Mathematically, though this is extremely simplified to the point of being incorrect, you can think of this as follows.
If I know there is a 1% chance per month (or 1 in 100 months) that something will happen that will make me pay $1000, I know I need to put away *about** $10 per month to cover it. As such, I could offer to insure somebody against that happening for $10/month and *probably* not lose money. Now, I might get unlucky, and I have to pay out the very first month, losing $990, but I also might get lucky and it doesn’t happen for 200 months, making a profit of $1000.
If you make that same deal to enough people and keep it going for a very long time, it will all come out to about a wash and I’ll neither make nor lose money. I can even better average it out if I work in multiple types of risk.
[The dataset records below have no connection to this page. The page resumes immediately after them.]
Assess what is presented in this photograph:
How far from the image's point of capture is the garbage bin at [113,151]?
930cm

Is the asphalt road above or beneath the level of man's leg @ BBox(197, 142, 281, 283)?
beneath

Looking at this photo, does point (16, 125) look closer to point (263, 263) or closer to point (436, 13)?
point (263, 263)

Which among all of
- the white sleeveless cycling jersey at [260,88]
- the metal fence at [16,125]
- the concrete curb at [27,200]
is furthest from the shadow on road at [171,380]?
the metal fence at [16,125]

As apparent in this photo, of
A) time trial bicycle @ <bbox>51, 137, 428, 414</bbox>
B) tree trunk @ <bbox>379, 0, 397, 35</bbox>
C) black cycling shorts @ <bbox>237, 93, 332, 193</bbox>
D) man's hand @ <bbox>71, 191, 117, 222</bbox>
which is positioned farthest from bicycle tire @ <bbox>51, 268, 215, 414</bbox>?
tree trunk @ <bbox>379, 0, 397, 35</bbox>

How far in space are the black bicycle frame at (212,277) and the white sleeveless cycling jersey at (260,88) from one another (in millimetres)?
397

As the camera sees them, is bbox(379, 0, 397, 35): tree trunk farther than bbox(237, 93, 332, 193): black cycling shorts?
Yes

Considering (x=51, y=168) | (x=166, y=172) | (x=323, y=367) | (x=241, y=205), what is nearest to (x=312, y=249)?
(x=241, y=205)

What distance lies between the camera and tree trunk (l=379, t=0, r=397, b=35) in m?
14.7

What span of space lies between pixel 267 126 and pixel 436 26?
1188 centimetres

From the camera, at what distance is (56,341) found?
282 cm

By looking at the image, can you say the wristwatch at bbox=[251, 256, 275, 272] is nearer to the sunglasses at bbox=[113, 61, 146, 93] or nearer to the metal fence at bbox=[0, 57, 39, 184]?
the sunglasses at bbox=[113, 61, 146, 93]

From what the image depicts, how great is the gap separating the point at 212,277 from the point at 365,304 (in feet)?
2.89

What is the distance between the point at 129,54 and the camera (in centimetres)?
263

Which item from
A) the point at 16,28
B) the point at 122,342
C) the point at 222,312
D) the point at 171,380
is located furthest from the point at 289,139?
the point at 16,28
I could, say, issue both car insurance and home insurance polices as there is lower risk that both types will need to pay out due to the same action.
I can also charge a slight premium, say $1/month for a total of $11/month, for taking on the risk that I’ll lose money in the short term due to bad luck, which turns into profit for me. The other party wins because they are reducing their risk of having to pay out $1000 in exchange for that $1/month extra charge.
The entire system of insurance revolves around actuaries whose entire job is to calculate risk and how much needs to be charged to breakeven on the risk itself. Then various accountants and business people will figure out how much it costs to maintain what is needed for writing the policies, figuring out which policies need to be paid how much (claim adjusters), lawyers to enforce contracts, and all the other overhead of the business and add that to the policy cost. Then they will add on how much they want to take as profit beyond that.
* Its more complicated than this as a 1% chance per month event can mean a few things, so the actual price needs to be different than 1/100 the policy limit. These numbers just make it easy to understand.